Corridore Sergio, Verreault Maïté, Martin Hugo, Delobel Thibault, Carrère Cécile, Idbaih Ahmed, Ballesta Annabelle
INSERM Unit 1331, Institut Curie, PSL Research University, CBIO-Center for Computational Biology, Mines Paris, Cancer Systems Pharmacology team, Saint Cloud, France.
AP-HP, Institut du Cerveau - Paris Brain Institute - ICM, Inserm, CNRS, Hôpitaux Universitaires La Pitié Salpêtrière - Charles Foix, DMU Neurosciences, Service de Neuro-Oncologie-Institut de Neurologie, Sorbonne Université, Paris, France.
Br J Pharmacol. 2025 Aug;182(16):3726-3743. doi: 10.1111/bph.70027. Epub 2025 Apr 14.
Glioblastoma (GBM), the most frequent and aggressive brain tumour in adults, is associated with a dismal prognostic despite intensive treatment involving surgery, radiotherapy and temozolomide (TMZ)-based chemotherapy.
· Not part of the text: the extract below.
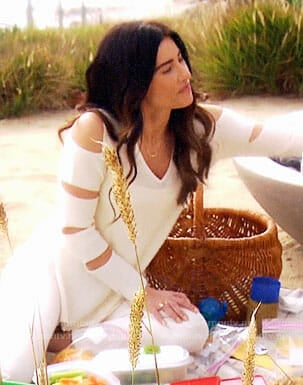Steffy's white sweater with cutout sleeves on The Bold and the Beautiful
The initial or acquired resistance of GBM to TMZ appeals for precision medicine approaches to the design of novel efficient combination pharmacotherapies. Such investigation needs to account for the overexpression of the O6-methylguanine-DNA methyl-transferase (MGMT) repair enzyme which is responsible for TMZ resistance in patients.
A comprehensive approach combining quantitative systems pharmacology (QSP) models and machine learning (ML) was undertaken to design TMZ-based drug combinations circumventing the initial resistance to the alkylating agent.
A QSP model representing TMZ cellular pharmacokinetics-pharmacodynamics and dysregulated pathways in GBM was developed and validated using multi-type time- and dose-resolved datasets, available in control or MGMT-overexpressing cells. In silico drug screening and subsequent experimental validation identified a strategy to re-sensitise TMZ-resistant cells consisting in combining TMZ with inhibitors of the base excision repair and of homologous recombination. Using ML, functional signatures of response to such optimal multi-agent therapy were derived to assist decision-making in patients.
We successfully demonstrated the relevance of combined QSP and ML to design efficient drug combinations re-sensitising glioblastoma cells initially resistant to TMZ. The developed framework may further serve to identify personalised therapies and administration schedules by extending it to account for additional patient-specific altered pathways and whole-body features.
胶质母细胞瘤(GBM)是成人中最常见且侵袭性最强的脑肿瘤,尽管采用了包括手术、放疗和基于替莫唑胺(TMZ)的化疗在内的强化治疗,其预后仍很差。GBM对TMZ的初始或获得性耐药促使人们采用精准医学方法来设计新型高效联合药物疗法。此类研究需要考虑到O6-甲基鸟嘌呤-DNA甲基转移酶(MGMT)修复酶的过表达,该酶是导致患者对TMZ耐药的原因。
采用定量系统药理学(QSP)模型与机器学习(ML)相结合的综合方法,设计基于TMZ的药物组合,以克服对烷化剂的初始耐药性。
利用对照细胞或MGMT过表达细胞中可用的多类型时间和剂量分辨数据集,开发并验证了一个代表TMZ细胞药代动力学-药效学以及GBM中失调通路的QSP模型。计算机模拟药物筛选及后续实验验证确定了一种使TMZ耐药细胞重新敏感的策略,即联合使用TMZ与碱基切除修复和同源重组的抑制剂。利用ML得出了对这种最佳多药疗法反应的功能特征,以辅助患者的决策制定。
我们成功证明了QSP与ML相结合对于设计有效的药物组合使最初对TMZ耐药的胶质母细胞瘤细胞重新敏感的相关性。通过扩展所开发的框架以考虑额外的患者特异性改变通路和全身特征,其可能进一步用于确定个性化疗法和给药方案。